Skip site navigation (1)Skip section navigation (2)
Date:      Sun, 26 Nov 2000 17:38:59 -0500
From:      "Brian F. Feldman" <green@FreeBSD.org>
To:        Julian Elischer <julian@elischer.org>
Cc:        arch@FreeBSD.org, jasone@FreeBSD.org
Subject:   Re: Threads .. chopping up 'struct proc' 
Message-ID:  <200011262239.eAQMd0576413@green.dyndns.org>
In-Reply-To: Message from Julian Elischer <julian@elischer.org>  of "Sun, 26 Nov 2000 12:18:06 PST." <3A216FFE.BE0F780F@elischer.org> 

next in thread | previous in thread | raw e-mail | index | archive | help
Julian Elischer <julian@elischer.org> wrote:
> I'v been looking a the proc srtucture..
> 
> The aim is to eventually move some of the fields into a
> struct KSE (struct schedbox?)
> struct KSEC (struct threadcontext?)
> struct KSEG (struct schedgroup?)

Sounds about right, as far as I've been following the discussion (I read all 
of -arch, but don't follow -smp at all since I just don't have SMP ;)

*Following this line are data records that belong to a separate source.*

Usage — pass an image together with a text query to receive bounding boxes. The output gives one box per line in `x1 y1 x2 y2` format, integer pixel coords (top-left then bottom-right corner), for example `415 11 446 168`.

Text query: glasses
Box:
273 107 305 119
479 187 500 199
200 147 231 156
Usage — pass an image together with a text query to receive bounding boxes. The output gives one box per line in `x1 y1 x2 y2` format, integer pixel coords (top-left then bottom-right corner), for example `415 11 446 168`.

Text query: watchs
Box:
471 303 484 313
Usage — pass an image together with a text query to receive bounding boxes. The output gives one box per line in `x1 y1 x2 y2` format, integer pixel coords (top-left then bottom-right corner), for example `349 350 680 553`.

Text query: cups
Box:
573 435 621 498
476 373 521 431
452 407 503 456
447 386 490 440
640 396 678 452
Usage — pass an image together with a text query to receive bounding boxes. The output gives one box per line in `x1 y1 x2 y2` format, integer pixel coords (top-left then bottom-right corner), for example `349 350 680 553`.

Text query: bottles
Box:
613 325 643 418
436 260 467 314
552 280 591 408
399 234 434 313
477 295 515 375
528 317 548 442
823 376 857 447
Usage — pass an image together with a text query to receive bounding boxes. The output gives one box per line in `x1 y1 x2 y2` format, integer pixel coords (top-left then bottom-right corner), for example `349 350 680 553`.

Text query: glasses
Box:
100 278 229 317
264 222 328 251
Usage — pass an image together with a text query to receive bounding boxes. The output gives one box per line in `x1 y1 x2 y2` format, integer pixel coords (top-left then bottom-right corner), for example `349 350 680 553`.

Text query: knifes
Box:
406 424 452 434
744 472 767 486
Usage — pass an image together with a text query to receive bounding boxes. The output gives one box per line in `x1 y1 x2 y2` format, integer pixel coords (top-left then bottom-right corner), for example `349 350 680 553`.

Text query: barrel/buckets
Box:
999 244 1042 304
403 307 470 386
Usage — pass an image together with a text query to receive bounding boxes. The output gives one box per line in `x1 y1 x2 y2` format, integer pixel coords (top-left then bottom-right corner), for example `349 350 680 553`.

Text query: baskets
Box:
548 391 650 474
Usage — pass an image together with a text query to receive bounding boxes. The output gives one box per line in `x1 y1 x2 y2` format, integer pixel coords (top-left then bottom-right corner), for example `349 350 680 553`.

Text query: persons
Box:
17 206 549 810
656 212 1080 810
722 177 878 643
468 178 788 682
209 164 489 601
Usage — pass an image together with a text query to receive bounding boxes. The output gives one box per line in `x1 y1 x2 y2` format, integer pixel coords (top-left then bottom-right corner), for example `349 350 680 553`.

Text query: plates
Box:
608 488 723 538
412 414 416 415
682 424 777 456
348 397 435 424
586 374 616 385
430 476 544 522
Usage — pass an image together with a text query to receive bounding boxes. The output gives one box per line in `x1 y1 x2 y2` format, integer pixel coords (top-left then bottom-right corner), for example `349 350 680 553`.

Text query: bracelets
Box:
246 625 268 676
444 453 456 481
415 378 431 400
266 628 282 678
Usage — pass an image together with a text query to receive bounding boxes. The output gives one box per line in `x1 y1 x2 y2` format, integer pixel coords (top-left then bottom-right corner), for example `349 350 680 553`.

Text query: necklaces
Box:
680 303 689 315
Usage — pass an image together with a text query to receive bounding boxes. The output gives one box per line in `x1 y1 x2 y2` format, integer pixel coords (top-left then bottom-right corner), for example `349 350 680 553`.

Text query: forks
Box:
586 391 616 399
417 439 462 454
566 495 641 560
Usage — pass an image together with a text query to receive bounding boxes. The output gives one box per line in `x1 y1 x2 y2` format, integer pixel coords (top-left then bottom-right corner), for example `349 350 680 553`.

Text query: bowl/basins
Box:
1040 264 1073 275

My question thus far is, okay, given a proc has one of each; will a set of 
threads, in any form, ALWAYS have a proc backing it up?  It would make sense 
as such, and in that case I'd think that you would reduce a lot of the 
complexity in the switchover.

> Initially we would simply include one of each of these in the struct proc,
> but link them together as if they were correctly connected up.
> we would use macros such as:
> #define p_estcpu p_kse.kse_estcpu
> to keep present code working....
> eventually functions that get changed to receive a kse directly
> would just use kse->kse_estcpu and if they need proc they
> can use kse->kse_proc. But until then, we'd start by simply 
> separating the fields and using macros. Then we can convert 
> calls at our leasure.

What would be the difference between doing it "right" for struct proc in the 
first place rather than dummying them up?  I wouldn't want an artificial 
discrepancy here, if possible.  Perhaps you could explain a bit more of the 
vision you have here?  I haven't been able to pick that bit up from your 
posts as of yet.  A KSE of just one thread would seem to logically be 
handled the exact same as a process.

> However when going through the fields in struct proc,
> some difficulties become obvious. Here's my initial 
> division of the fields. I've added a comment at the 
> beginning of each line that indicates where I think 
> it should go, however I'm not convinced about some of them:
> 
> P = stays in struct proc
> E = goes to 'KSE' struct (schedulable entity)
> G = goes to 'group' struct
> C = goes to 'sleepable Context' struct.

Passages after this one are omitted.